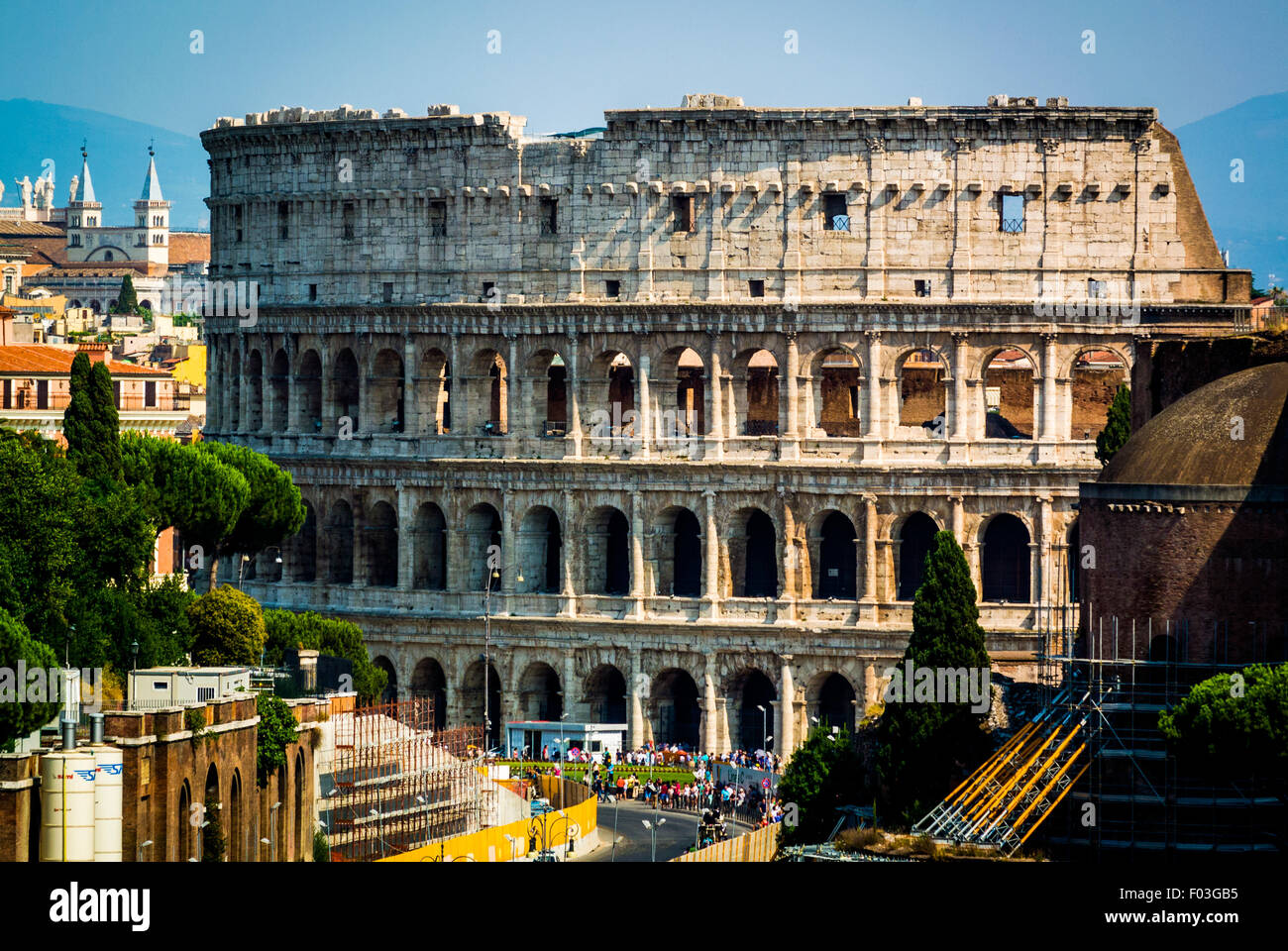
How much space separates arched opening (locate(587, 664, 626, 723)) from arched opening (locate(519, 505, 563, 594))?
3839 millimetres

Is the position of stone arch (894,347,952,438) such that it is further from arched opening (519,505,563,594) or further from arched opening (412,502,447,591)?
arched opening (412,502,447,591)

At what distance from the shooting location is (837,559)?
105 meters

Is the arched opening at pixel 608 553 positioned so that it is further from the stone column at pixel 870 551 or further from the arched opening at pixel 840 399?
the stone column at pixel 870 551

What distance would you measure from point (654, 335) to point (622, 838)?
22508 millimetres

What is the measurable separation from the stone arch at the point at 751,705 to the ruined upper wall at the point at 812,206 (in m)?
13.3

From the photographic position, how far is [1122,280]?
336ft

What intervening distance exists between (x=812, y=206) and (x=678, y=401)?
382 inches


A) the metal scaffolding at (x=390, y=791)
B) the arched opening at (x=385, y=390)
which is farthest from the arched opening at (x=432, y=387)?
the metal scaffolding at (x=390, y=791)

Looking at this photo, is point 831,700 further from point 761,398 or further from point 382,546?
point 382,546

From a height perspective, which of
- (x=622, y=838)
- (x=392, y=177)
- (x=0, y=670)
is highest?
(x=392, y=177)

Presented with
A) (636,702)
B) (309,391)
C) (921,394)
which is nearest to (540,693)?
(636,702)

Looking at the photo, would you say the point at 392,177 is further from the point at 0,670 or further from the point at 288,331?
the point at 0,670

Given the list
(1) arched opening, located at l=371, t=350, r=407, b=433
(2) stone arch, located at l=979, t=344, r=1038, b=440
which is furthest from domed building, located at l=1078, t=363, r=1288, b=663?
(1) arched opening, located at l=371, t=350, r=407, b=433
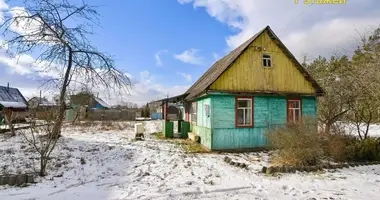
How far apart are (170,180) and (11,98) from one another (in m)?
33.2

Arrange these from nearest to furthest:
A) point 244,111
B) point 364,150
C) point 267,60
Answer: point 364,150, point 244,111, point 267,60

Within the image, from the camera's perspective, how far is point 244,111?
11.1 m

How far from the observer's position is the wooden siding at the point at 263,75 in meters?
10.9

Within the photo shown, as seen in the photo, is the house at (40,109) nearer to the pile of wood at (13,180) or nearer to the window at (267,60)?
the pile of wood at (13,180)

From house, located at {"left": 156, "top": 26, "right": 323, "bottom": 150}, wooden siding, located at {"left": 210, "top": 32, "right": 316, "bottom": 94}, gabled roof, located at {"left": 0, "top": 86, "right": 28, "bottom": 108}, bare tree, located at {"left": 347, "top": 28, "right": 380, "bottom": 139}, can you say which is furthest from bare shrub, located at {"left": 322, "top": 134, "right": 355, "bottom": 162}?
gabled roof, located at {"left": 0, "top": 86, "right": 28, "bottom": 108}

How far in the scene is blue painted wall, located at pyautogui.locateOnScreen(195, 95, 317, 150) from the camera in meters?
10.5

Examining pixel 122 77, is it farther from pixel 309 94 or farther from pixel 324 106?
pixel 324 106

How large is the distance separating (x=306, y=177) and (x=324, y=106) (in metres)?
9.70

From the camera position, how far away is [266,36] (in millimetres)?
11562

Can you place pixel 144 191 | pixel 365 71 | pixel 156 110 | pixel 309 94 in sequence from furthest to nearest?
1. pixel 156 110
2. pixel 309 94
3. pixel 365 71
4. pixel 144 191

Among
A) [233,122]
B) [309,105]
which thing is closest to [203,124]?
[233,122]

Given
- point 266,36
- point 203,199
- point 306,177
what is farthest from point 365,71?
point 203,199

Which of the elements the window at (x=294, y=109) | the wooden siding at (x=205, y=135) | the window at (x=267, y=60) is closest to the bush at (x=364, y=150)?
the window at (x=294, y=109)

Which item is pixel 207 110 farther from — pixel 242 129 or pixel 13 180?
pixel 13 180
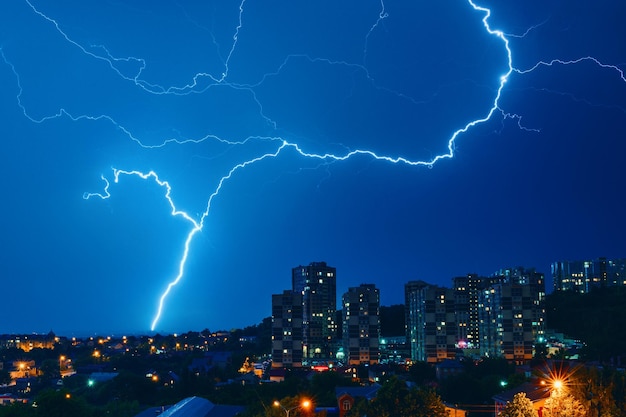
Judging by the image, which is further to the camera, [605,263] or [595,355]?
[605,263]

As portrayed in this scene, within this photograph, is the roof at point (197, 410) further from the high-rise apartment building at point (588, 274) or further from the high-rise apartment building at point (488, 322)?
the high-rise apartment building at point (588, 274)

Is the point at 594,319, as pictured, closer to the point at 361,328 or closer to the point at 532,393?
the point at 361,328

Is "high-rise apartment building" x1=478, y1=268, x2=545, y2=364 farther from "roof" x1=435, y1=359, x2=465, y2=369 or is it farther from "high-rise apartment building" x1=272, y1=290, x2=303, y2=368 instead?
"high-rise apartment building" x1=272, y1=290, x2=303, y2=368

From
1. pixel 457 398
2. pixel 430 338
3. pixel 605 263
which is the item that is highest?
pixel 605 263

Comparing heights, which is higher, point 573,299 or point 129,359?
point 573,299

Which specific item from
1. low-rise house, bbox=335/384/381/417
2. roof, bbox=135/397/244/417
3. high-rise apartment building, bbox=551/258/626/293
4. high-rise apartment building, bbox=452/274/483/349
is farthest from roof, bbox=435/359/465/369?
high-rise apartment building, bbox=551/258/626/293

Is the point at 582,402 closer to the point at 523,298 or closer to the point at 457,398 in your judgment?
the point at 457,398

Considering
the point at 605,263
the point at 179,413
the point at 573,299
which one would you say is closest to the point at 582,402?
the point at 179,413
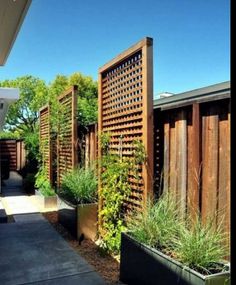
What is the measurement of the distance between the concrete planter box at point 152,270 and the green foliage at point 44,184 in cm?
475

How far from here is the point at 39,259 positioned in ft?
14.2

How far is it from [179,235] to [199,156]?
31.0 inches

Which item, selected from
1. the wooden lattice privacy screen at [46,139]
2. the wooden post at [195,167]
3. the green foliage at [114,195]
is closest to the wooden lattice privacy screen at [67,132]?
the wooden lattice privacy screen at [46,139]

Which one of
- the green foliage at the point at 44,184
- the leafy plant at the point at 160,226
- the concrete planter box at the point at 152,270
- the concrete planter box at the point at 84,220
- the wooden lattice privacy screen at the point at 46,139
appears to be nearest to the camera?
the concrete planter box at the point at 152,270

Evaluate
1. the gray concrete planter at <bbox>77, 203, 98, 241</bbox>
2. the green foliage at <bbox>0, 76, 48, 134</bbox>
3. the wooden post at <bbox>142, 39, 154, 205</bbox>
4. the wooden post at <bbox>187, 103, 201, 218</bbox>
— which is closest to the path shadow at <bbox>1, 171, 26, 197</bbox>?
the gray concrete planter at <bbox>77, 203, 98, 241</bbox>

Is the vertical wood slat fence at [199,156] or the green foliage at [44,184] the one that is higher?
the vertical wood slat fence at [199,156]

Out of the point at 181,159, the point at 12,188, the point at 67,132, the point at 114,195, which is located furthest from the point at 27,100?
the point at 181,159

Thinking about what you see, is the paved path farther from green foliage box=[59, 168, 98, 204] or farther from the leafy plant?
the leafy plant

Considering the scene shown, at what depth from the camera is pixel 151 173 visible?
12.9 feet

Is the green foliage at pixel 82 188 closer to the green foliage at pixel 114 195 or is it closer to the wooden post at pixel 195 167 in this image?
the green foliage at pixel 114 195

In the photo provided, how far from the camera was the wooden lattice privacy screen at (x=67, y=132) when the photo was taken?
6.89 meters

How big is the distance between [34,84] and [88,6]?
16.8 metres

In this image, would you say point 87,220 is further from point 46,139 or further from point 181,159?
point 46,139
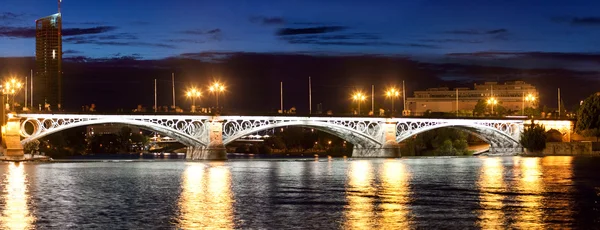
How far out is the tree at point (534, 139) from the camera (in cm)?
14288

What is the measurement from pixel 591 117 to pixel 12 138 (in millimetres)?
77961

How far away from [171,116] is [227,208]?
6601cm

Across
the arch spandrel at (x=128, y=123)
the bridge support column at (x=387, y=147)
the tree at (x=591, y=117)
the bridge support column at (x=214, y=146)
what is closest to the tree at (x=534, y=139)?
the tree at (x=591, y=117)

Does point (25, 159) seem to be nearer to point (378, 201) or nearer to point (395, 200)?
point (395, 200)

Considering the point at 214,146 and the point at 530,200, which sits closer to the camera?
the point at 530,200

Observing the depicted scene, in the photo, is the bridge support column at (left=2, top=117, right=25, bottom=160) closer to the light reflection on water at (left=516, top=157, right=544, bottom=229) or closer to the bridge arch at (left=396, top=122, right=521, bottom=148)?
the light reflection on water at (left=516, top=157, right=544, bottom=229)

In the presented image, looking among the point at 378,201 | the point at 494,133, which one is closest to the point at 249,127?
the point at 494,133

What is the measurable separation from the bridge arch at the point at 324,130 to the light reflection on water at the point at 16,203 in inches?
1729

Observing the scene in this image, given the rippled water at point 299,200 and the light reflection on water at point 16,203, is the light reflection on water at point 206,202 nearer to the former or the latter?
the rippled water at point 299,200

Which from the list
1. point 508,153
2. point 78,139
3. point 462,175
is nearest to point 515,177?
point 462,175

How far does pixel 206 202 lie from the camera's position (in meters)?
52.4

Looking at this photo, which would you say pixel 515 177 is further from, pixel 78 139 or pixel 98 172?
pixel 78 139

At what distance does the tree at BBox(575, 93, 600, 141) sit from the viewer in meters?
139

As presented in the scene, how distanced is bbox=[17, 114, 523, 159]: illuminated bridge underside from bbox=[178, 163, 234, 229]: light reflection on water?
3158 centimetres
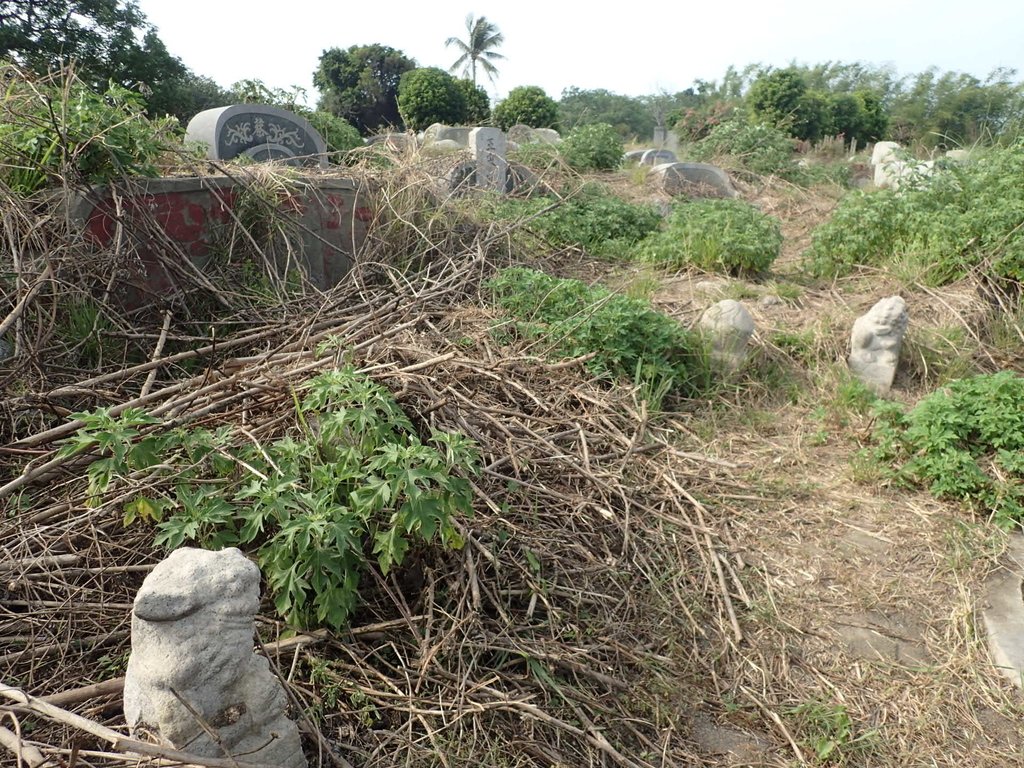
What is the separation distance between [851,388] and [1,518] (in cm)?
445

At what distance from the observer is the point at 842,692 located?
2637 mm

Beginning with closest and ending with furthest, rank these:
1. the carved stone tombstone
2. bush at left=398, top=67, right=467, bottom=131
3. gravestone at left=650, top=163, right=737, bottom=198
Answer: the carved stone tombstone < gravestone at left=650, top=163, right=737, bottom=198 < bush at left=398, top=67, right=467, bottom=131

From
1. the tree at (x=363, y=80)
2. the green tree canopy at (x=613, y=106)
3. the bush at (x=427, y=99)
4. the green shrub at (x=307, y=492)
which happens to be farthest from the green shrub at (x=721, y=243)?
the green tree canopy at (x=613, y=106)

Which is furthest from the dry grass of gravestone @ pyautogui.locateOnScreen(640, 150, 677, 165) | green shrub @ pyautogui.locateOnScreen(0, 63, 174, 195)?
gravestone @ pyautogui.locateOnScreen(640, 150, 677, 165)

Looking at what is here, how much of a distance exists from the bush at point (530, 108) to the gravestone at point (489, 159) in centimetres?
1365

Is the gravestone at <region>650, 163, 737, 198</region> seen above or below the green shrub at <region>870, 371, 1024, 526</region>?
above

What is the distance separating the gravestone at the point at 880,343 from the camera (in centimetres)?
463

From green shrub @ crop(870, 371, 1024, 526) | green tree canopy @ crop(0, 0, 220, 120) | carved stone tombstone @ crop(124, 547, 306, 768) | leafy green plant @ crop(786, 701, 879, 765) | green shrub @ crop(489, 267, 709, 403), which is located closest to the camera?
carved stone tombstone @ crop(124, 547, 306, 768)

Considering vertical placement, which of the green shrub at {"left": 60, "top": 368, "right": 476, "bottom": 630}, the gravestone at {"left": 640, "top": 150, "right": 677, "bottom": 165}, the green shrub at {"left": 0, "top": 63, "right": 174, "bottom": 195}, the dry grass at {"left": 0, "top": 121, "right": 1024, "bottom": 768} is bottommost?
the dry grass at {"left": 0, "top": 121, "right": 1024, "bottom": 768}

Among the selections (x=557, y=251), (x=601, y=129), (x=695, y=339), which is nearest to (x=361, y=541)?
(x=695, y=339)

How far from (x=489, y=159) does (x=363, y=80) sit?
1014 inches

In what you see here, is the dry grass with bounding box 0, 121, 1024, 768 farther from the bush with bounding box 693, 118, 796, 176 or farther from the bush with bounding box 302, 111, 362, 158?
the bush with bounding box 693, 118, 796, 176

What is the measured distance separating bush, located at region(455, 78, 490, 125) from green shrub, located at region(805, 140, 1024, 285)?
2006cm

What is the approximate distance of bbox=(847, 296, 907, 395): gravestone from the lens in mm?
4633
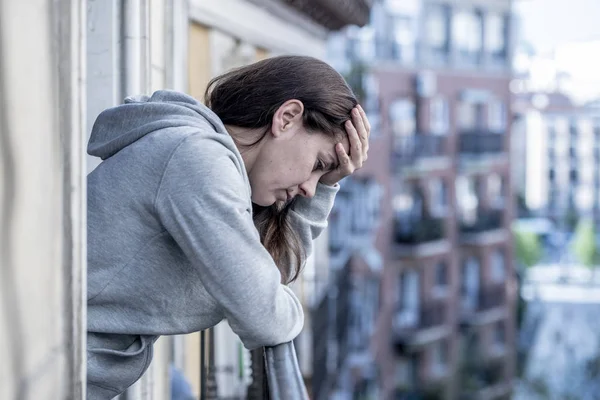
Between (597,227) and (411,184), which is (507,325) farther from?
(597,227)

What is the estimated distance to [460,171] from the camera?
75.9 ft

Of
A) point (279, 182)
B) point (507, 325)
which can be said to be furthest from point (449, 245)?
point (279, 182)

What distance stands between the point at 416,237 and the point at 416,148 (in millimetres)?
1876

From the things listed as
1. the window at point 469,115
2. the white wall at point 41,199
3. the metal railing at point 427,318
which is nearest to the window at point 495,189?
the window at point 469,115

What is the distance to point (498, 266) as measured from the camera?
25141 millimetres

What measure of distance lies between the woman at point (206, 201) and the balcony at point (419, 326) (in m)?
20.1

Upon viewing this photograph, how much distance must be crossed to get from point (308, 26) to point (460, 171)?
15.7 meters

§ **REQUIREMENTS**:
Copy the entries above word for word, from the line with "How far in the" up to and including the line with "4. pixel 144 191".

§ **FULL RESPONSE**:
How far in the scene is blue painted wall, located at pyautogui.locateOnScreen(195, 95, 317, 150) from the camera in meters?
10.5

Examining pixel 122 77, is it farther from pixel 309 94 or farther from pixel 324 106?
pixel 324 106

How large is the distance separating (x=306, y=177) and (x=324, y=106) (in metres)?
9.70

From the camera position, how far away is [266,36] (in millimetres)?
11562

Can you place pixel 144 191 | pixel 365 71 | pixel 156 110 | pixel 309 94 in sequence from furthest to nearest?
1. pixel 156 110
2. pixel 309 94
3. pixel 365 71
4. pixel 144 191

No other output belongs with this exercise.